▶ [SOURCE TEXT]
Edward P. Evans, also known as Ned Evans, (January 31, 1942 – December 31, 2010) was an American heir, businessman, investor, horse breeder and philanthropist. He was the chairman and CEO of Macmillan Publishers from 1979 to 1989. He was the owner of Spring Hill Farm, a horse farm in Fauquier County, Virginia. He is the namesake of Edward P. Evans Hall, the main building  at the Yale School of Management.

Early life
Edward P. Evans was born on January 31, 1942, in Pittsburgh, Pennsylvania. His father, Thomas Mellon Evans, was a corporate raider, horse breeder and philanthropist. He had two brothers.

Evans was educated at the Phillips Academy. He earned a bachelor's degree from Yale University in 1964 and a master in business administration from the Harvard Business School in 1967.

Business career

Evans began his career by working for his father. By the 1970s, he became the chairman and chief executive officer of one of his family businesses, H.K. Porter, Inc. He acquired 15% of Macmillan Publishers in 1979 and served as its chairman and CEO until 1989, when he sold it to the Maxwell Communication Corporation for $2.8 billion. He subsequently became an investor.

▶ [TASK 1] Count the lines of the records that contain the string "Show", treating case as significant, and give only the number.
The Evans biography and the records come from unrelated sources.

▶ [DATA PROVIDED]
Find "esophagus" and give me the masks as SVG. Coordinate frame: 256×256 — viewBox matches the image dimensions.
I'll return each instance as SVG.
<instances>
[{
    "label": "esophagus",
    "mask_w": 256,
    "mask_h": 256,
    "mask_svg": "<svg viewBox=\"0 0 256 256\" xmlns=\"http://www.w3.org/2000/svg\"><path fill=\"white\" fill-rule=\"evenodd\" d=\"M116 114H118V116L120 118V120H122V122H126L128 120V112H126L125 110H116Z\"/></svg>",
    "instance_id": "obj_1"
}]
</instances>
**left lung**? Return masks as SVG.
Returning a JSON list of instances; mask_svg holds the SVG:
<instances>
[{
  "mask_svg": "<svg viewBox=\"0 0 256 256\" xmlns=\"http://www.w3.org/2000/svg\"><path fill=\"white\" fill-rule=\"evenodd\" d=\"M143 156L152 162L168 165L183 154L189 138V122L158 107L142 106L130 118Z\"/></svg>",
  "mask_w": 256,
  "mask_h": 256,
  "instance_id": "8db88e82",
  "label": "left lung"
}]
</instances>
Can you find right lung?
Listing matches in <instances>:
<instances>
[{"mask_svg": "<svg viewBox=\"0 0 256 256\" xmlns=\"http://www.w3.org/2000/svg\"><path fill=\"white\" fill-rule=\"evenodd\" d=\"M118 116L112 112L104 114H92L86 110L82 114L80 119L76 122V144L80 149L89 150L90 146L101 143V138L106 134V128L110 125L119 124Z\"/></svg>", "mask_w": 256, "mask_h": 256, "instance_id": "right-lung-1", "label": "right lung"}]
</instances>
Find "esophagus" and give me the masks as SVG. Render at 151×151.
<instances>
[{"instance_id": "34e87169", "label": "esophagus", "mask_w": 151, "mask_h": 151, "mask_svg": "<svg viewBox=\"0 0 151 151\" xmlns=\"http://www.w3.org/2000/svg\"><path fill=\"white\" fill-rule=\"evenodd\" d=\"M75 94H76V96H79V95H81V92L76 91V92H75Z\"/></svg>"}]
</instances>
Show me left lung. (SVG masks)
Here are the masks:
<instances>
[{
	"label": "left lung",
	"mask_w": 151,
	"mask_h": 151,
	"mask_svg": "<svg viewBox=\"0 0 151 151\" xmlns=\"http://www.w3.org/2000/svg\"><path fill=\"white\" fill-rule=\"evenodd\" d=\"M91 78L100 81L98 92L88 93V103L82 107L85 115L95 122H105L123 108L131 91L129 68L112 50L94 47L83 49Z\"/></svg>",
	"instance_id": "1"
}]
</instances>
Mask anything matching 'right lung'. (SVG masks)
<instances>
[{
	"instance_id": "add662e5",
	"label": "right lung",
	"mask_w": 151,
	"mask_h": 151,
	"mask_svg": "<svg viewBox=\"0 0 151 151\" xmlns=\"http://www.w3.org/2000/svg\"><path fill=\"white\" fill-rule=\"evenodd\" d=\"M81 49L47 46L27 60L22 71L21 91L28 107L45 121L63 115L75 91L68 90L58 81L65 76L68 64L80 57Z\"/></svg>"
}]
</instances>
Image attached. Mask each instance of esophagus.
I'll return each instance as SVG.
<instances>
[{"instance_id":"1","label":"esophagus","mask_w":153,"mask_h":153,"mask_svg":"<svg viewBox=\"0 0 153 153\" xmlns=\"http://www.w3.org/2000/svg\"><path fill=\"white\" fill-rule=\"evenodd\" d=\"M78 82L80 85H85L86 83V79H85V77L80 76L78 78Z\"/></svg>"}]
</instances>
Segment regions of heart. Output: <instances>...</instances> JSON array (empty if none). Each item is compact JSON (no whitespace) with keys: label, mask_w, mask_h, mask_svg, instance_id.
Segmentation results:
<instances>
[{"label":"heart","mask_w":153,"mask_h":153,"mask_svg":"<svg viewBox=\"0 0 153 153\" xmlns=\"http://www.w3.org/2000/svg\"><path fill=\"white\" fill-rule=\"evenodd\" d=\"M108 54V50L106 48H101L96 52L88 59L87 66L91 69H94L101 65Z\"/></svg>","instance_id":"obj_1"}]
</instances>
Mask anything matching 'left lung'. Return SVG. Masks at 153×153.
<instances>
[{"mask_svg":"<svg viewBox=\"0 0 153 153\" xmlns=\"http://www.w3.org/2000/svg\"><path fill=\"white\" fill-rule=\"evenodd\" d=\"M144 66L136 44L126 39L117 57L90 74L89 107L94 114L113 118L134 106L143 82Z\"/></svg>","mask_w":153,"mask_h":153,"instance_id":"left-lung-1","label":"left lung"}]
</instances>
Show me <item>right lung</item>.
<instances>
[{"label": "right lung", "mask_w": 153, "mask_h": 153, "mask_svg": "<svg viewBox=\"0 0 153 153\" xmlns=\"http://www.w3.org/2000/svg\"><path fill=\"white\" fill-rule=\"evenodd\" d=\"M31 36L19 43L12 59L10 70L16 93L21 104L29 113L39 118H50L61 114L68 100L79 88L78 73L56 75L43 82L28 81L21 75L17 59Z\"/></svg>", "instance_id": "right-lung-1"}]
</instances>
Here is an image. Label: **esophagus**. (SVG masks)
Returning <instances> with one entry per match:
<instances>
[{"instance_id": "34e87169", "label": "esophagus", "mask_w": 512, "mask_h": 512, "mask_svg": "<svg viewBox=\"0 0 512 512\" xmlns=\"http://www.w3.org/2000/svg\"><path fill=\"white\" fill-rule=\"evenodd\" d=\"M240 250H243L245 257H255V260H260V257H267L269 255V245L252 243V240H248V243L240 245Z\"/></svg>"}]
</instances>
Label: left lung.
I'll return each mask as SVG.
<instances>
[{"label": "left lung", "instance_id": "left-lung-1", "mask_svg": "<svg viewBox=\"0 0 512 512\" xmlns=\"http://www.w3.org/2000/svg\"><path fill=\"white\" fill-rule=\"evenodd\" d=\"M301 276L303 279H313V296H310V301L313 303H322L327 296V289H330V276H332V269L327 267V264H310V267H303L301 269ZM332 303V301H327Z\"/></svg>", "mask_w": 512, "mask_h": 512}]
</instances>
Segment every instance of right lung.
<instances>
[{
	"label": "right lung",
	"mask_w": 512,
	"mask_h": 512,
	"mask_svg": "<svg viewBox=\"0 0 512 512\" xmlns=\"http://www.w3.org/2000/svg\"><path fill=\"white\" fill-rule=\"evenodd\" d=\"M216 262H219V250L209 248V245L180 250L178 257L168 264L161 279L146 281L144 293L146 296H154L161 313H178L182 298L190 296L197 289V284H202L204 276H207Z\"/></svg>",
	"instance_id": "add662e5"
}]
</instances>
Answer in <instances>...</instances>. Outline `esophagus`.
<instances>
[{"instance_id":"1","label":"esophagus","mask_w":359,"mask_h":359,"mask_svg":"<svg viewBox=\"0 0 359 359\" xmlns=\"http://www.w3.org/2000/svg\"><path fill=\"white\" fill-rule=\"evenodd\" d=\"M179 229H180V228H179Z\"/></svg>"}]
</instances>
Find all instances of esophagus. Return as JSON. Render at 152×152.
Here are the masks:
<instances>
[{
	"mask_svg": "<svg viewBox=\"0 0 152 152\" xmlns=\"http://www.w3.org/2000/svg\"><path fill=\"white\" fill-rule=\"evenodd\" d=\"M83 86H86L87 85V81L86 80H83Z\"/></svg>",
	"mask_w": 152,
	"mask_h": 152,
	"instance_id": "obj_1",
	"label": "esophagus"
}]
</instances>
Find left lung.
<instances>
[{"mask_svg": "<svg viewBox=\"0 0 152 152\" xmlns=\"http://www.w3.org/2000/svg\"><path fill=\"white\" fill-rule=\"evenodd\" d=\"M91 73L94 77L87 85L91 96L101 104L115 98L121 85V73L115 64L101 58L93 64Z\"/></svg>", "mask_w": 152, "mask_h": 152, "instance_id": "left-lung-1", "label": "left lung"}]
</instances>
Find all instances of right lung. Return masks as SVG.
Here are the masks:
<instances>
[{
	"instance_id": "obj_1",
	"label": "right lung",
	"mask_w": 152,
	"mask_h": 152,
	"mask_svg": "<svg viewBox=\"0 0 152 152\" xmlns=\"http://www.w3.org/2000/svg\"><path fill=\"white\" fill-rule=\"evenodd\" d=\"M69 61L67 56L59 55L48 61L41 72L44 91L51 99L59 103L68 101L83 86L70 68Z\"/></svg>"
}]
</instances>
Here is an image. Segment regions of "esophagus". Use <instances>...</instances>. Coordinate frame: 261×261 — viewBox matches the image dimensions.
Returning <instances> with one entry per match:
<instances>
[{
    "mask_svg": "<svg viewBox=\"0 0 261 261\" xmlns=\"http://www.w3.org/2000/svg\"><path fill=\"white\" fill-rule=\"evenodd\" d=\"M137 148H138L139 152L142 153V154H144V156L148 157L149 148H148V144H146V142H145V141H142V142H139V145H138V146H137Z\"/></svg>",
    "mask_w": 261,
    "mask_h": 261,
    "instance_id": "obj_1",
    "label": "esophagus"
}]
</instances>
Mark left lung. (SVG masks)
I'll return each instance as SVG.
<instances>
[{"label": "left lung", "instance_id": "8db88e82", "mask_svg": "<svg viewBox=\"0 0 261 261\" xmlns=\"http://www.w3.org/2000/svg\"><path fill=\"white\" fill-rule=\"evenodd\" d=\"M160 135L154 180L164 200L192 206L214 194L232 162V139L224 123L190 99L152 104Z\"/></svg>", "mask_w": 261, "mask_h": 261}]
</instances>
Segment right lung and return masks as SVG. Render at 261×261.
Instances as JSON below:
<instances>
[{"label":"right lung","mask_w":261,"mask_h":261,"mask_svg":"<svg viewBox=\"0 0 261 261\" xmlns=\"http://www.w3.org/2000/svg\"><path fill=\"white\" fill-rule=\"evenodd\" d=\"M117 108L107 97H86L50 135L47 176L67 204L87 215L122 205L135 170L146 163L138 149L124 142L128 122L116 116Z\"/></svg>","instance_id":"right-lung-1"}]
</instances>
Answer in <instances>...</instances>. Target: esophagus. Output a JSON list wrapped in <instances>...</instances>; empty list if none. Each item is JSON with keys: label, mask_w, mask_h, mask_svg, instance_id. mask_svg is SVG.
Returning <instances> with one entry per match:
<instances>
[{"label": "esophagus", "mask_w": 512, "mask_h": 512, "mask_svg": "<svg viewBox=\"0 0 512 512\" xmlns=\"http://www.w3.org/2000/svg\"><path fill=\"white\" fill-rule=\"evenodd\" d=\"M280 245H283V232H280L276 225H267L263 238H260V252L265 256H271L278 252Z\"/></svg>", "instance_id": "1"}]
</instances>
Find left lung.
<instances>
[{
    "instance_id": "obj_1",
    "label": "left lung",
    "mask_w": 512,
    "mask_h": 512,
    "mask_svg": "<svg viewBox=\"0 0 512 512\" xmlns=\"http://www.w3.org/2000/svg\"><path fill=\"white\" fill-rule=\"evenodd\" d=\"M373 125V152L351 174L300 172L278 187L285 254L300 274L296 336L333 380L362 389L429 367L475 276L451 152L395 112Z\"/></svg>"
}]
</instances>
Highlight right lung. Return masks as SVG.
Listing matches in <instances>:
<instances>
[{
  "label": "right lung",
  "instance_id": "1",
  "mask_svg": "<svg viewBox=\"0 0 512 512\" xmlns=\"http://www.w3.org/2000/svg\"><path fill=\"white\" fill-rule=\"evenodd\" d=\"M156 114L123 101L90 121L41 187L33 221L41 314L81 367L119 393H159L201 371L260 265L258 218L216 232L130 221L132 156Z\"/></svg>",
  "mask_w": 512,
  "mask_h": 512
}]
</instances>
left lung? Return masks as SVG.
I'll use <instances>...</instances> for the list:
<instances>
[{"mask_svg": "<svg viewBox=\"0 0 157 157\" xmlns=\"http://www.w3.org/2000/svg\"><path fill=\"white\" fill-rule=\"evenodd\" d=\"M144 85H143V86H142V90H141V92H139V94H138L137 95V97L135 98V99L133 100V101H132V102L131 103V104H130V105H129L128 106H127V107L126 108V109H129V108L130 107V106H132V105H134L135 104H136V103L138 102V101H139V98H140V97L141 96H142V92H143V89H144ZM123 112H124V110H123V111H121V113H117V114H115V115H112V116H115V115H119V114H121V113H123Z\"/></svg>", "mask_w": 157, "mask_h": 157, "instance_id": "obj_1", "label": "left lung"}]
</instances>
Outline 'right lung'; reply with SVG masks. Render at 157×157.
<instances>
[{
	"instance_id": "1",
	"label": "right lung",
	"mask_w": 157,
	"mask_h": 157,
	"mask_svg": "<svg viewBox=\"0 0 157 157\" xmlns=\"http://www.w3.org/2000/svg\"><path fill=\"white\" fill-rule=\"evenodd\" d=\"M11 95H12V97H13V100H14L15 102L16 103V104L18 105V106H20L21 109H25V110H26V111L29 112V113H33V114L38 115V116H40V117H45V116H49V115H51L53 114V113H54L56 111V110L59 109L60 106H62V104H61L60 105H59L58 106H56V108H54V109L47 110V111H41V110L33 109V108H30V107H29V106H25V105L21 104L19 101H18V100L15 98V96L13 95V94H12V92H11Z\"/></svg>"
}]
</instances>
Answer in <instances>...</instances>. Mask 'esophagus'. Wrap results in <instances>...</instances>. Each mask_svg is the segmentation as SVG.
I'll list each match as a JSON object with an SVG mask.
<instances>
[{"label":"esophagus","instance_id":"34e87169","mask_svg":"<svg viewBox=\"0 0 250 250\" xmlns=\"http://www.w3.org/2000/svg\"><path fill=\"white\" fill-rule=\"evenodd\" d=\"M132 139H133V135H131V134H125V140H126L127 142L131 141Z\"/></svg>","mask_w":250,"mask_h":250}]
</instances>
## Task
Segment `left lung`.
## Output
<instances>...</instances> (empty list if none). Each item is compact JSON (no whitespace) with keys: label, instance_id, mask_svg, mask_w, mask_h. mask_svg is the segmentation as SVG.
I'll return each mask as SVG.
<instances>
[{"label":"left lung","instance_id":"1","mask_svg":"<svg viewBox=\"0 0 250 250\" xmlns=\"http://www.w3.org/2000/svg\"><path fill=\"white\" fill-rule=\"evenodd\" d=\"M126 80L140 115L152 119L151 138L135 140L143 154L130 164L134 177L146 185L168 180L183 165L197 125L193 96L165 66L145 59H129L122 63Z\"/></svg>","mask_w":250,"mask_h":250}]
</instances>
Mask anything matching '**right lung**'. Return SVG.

▶ [TASK 2] Update the Evans biography by rewriting everything from "Edward P. Evans, also" down to "School in 1967.", with "Spring Hill Farm" replaced by "Spring Hill Stables".

▶ [CORRECT OUTPUT 1] 2

▶ [CORRECT OUTPUT 2]
Edward P. Evans, also known as Ned Evans, (January 31, 1942 – December 31, 2010) was an American heir, businessman, investor, horse breeder and philanthropist. He was the chairman and CEO of Macmillan Publishers from 1979 to 1989. He was the owner of Spring Hill Stables, a horse farm in Fauquier County, Virginia. He is the namesake of Edward P. Evans Hall, the main building  at the Yale School of Management.

Early life
Edward P. Evans was born on January 31, 1942, in Pittsburgh, Pennsylvania. His father, Thomas Mellon Evans, was a corporate raider, horse breeder and philanthropist. He had two brothers.

Evans was educated at the Phillips Academy. He earned a bachelor's degree from Yale University in 1964 and a master in business administration from the Harvard Business School in 1967.